Records excerpted from a collection:
==================================================

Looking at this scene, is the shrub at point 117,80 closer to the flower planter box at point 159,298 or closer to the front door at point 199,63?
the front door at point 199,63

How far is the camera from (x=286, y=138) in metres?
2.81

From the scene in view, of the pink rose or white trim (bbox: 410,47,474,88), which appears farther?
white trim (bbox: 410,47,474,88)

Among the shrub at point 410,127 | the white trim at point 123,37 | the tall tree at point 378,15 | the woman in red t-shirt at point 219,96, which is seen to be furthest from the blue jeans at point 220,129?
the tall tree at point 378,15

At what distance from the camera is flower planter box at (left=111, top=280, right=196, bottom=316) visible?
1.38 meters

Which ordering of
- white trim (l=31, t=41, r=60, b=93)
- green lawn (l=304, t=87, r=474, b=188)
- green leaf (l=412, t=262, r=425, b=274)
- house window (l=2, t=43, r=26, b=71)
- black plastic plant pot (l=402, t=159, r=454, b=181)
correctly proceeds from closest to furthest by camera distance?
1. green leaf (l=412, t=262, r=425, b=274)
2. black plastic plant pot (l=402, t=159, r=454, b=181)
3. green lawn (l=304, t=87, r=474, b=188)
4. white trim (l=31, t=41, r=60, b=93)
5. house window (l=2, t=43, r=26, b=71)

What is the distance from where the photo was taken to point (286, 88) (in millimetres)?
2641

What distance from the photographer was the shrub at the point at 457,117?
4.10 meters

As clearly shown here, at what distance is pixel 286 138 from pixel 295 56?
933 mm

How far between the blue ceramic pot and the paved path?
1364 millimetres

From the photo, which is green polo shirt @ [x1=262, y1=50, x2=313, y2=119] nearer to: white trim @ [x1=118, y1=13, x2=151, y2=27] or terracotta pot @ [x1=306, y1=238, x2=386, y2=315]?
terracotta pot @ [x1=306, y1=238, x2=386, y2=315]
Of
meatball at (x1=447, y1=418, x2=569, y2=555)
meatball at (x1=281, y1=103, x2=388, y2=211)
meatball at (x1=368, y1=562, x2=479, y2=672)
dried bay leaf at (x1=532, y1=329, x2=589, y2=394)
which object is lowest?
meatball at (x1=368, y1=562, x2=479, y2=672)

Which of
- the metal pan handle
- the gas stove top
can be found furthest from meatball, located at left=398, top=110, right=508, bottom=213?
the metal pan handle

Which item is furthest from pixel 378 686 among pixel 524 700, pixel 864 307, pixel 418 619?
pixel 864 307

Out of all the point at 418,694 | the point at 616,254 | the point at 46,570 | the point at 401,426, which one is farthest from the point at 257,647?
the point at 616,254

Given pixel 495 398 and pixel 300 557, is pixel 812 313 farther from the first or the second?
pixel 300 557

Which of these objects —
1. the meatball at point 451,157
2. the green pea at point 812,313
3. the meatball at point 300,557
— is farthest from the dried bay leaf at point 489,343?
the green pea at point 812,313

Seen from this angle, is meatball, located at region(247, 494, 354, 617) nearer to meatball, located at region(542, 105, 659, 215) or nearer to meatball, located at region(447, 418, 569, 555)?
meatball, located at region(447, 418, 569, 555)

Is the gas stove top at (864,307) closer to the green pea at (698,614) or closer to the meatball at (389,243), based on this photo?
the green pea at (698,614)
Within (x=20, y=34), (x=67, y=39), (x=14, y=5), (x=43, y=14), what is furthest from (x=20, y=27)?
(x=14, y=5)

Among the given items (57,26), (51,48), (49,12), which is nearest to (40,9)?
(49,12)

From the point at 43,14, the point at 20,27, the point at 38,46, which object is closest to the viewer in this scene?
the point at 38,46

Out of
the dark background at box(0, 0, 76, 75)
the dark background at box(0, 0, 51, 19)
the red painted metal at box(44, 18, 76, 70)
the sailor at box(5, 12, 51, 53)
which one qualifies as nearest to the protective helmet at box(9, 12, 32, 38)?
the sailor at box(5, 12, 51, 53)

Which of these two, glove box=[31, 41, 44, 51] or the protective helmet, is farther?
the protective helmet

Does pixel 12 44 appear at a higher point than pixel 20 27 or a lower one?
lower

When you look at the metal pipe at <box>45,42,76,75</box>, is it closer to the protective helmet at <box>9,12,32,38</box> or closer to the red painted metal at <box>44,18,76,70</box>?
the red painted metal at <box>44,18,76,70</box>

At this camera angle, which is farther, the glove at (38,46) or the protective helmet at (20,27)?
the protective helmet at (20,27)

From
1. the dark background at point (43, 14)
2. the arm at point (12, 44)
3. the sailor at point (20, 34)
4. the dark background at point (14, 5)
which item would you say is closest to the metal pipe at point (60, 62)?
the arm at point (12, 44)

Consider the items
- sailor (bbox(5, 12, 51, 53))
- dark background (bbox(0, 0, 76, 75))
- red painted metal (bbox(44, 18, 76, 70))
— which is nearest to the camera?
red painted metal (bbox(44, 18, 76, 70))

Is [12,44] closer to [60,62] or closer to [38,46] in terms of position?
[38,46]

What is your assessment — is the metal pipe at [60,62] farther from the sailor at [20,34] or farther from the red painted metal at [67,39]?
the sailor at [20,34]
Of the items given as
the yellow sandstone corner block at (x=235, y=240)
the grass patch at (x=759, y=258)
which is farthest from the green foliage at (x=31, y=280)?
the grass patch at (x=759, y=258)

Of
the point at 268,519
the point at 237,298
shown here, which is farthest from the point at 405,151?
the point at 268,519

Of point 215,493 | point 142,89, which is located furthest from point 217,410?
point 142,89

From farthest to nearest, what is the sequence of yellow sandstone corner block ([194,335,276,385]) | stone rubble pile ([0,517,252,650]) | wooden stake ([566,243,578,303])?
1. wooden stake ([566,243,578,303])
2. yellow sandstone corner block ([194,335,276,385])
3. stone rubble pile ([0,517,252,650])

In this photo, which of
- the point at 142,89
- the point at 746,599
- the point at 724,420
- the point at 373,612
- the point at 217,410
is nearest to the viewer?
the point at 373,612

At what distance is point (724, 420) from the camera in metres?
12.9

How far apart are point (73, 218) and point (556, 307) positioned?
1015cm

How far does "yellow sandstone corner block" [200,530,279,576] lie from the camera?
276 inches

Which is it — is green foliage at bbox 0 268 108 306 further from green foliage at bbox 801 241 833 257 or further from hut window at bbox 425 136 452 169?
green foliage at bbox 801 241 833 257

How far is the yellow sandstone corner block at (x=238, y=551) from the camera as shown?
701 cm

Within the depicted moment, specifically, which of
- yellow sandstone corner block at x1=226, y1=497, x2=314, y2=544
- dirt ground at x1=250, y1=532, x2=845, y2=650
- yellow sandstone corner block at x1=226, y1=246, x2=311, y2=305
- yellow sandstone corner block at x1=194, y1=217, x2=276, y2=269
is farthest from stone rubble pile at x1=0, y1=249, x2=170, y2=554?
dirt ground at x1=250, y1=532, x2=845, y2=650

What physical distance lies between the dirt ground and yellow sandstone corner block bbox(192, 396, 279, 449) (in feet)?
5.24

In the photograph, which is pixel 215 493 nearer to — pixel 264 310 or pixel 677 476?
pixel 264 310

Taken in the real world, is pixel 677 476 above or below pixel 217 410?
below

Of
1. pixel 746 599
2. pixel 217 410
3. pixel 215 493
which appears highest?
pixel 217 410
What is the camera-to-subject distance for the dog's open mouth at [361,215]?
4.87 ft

==================================================

#### [TASK STATEMENT]
Print the listing above in full, exactly as it is.

#### [EXERCISE RESULT]
Looking at this scene, is the shrub at point 117,80 closer to the flower planter box at point 159,298 or closer to the front door at point 199,63?
the front door at point 199,63

How far is the camera from (x=286, y=138) in metres?
2.81

From the scene in view, of the pink rose or white trim (bbox: 410,47,474,88), which appears farther?
white trim (bbox: 410,47,474,88)

Among the shrub at point 410,127 | the white trim at point 123,37 | the tall tree at point 378,15 | the woman in red t-shirt at point 219,96, which is seen to be furthest from the blue jeans at point 220,129?
the tall tree at point 378,15

At what distance from the camera is flower planter box at (left=111, top=280, right=196, bottom=316) visible?
1.38 meters

Which ordering of
- white trim (l=31, t=41, r=60, b=93)
- green lawn (l=304, t=87, r=474, b=188)
- green leaf (l=412, t=262, r=425, b=274)
- house window (l=2, t=43, r=26, b=71)
- black plastic plant pot (l=402, t=159, r=454, b=181)
correctly proceeds from closest to furthest by camera distance?
1. green leaf (l=412, t=262, r=425, b=274)
2. black plastic plant pot (l=402, t=159, r=454, b=181)
3. green lawn (l=304, t=87, r=474, b=188)
4. white trim (l=31, t=41, r=60, b=93)
5. house window (l=2, t=43, r=26, b=71)

What is the distance from where the photo was taken to point (286, 88) (in millimetres)?
2641

What distance from the photographer was the shrub at the point at 457,117?
4.10 meters

As clearly shown here, at what distance is pixel 286 138 from pixel 295 56?
933 mm

How far between the blue ceramic pot and the paved path?
1364 millimetres

From the photo, which is green polo shirt @ [x1=262, y1=50, x2=313, y2=119] nearer to: white trim @ [x1=118, y1=13, x2=151, y2=27] or terracotta pot @ [x1=306, y1=238, x2=386, y2=315]?
terracotta pot @ [x1=306, y1=238, x2=386, y2=315]
Of
meatball at (x1=447, y1=418, x2=569, y2=555)
meatball at (x1=281, y1=103, x2=388, y2=211)
meatball at (x1=368, y1=562, x2=479, y2=672)
dried bay leaf at (x1=532, y1=329, x2=589, y2=394)
which object is lowest?
meatball at (x1=368, y1=562, x2=479, y2=672)

Which of
- the metal pan handle
- the gas stove top
can be found furthest from meatball, located at left=398, top=110, right=508, bottom=213?
the metal pan handle

Which item is furthest from pixel 378 686 among pixel 524 700, pixel 864 307, pixel 418 619?
pixel 864 307

Out of all the point at 418,694 | the point at 616,254 | the point at 46,570 | the point at 401,426, which one is farthest from the point at 257,647?
the point at 616,254

Given pixel 495 398 and pixel 300 557, is pixel 812 313 farther from the first or the second?
pixel 300 557

Which of these objects —
1. the meatball at point 451,157
2. the green pea at point 812,313
3. the meatball at point 300,557
— is farthest from the dried bay leaf at point 489,343?
the green pea at point 812,313

Seen from this angle, is meatball, located at region(247, 494, 354, 617) nearer to meatball, located at region(542, 105, 659, 215) or nearer to meatball, located at region(447, 418, 569, 555)?
meatball, located at region(447, 418, 569, 555)

Is the gas stove top at (864,307) closer to the green pea at (698,614) or closer to the meatball at (389,243), based on this photo?
the green pea at (698,614)
Within (x=20, y=34), (x=67, y=39), (x=14, y=5), (x=43, y=14), what is furthest from (x=20, y=27)?
(x=14, y=5)

Among the given items (57,26), (51,48), (49,12), which is nearest to (40,9)?
(49,12)

From the point at 43,14, the point at 20,27, the point at 38,46, which object is closest to the viewer in this scene?
the point at 38,46

Out of
the dark background at box(0, 0, 76, 75)
the dark background at box(0, 0, 51, 19)
the red painted metal at box(44, 18, 76, 70)
the sailor at box(5, 12, 51, 53)
which one qualifies as nearest to the protective helmet at box(9, 12, 32, 38)?
the sailor at box(5, 12, 51, 53)

Which of these two, glove box=[31, 41, 44, 51] or the protective helmet, is farther?
the protective helmet

Does pixel 12 44 appear at a higher point than pixel 20 27 or a lower one?
lower

When you look at the metal pipe at <box>45,42,76,75</box>, is it closer to the protective helmet at <box>9,12,32,38</box> or closer to the red painted metal at <box>44,18,76,70</box>?
the red painted metal at <box>44,18,76,70</box>

At this camera angle, which is farther, the glove at (38,46) or the protective helmet at (20,27)?
the protective helmet at (20,27)

From
1. the dark background at point (43, 14)
2. the arm at point (12, 44)
3. the sailor at point (20, 34)
4. the dark background at point (14, 5)
which item would you say is closest to the metal pipe at point (60, 62)?
the arm at point (12, 44)

Consider the items
- sailor (bbox(5, 12, 51, 53))
- dark background (bbox(0, 0, 76, 75))
- red painted metal (bbox(44, 18, 76, 70))
— which is nearest to the camera?
red painted metal (bbox(44, 18, 76, 70))

Is [12,44] closer to [60,62] or closer to [38,46] in terms of position?
[38,46]

What is your assessment — is the metal pipe at [60,62] farther from the sailor at [20,34] or farther from the red painted metal at [67,39]?
the sailor at [20,34]
Of the items given as
the yellow sandstone corner block at (x=235, y=240)
the grass patch at (x=759, y=258)
which is farthest from the green foliage at (x=31, y=280)?
the grass patch at (x=759, y=258)

Of
the point at 268,519
the point at 237,298
shown here, which is farthest from the point at 405,151?
the point at 268,519

Of point 215,493 | point 142,89, which is located furthest from point 217,410?
point 142,89

From farthest to nearest, what is the sequence of yellow sandstone corner block ([194,335,276,385]) | stone rubble pile ([0,517,252,650]) | wooden stake ([566,243,578,303])?
1. wooden stake ([566,243,578,303])
2. yellow sandstone corner block ([194,335,276,385])
3. stone rubble pile ([0,517,252,650])

In this photo, which of
- the point at 142,89
- the point at 746,599
- the point at 724,420
- the point at 373,612
- the point at 217,410
is nearest to the viewer?
the point at 373,612

At what distance is point (724, 420) from the camera in metres?
12.9

How far apart are point (73, 218) and point (556, 307) positioned?
1015cm

How far does "yellow sandstone corner block" [200,530,279,576] lie from the camera?
276 inches

Which is it — is green foliage at bbox 0 268 108 306 further from green foliage at bbox 801 241 833 257 or further from hut window at bbox 425 136 452 169?
green foliage at bbox 801 241 833 257

How far is the yellow sandstone corner block at (x=238, y=551) from the camera as shown?
701 cm

Within the depicted moment, specifically, which of
- yellow sandstone corner block at x1=226, y1=497, x2=314, y2=544
- dirt ground at x1=250, y1=532, x2=845, y2=650
- yellow sandstone corner block at x1=226, y1=246, x2=311, y2=305
- yellow sandstone corner block at x1=194, y1=217, x2=276, y2=269
is farthest from stone rubble pile at x1=0, y1=249, x2=170, y2=554?
dirt ground at x1=250, y1=532, x2=845, y2=650

What physical distance lies between the dirt ground and yellow sandstone corner block bbox(192, 396, 279, 449) (in feet)?
5.24

In the photograph, which is pixel 215 493 nearer to — pixel 264 310 or pixel 677 476?
pixel 264 310

Taken in the real world, is pixel 677 476 above or below pixel 217 410?
below

Of
1. pixel 746 599
2. pixel 217 410
3. pixel 215 493
which appears highest?
pixel 217 410
What is the camera-to-subject distance for the dog's open mouth at [361,215]?
4.87 ft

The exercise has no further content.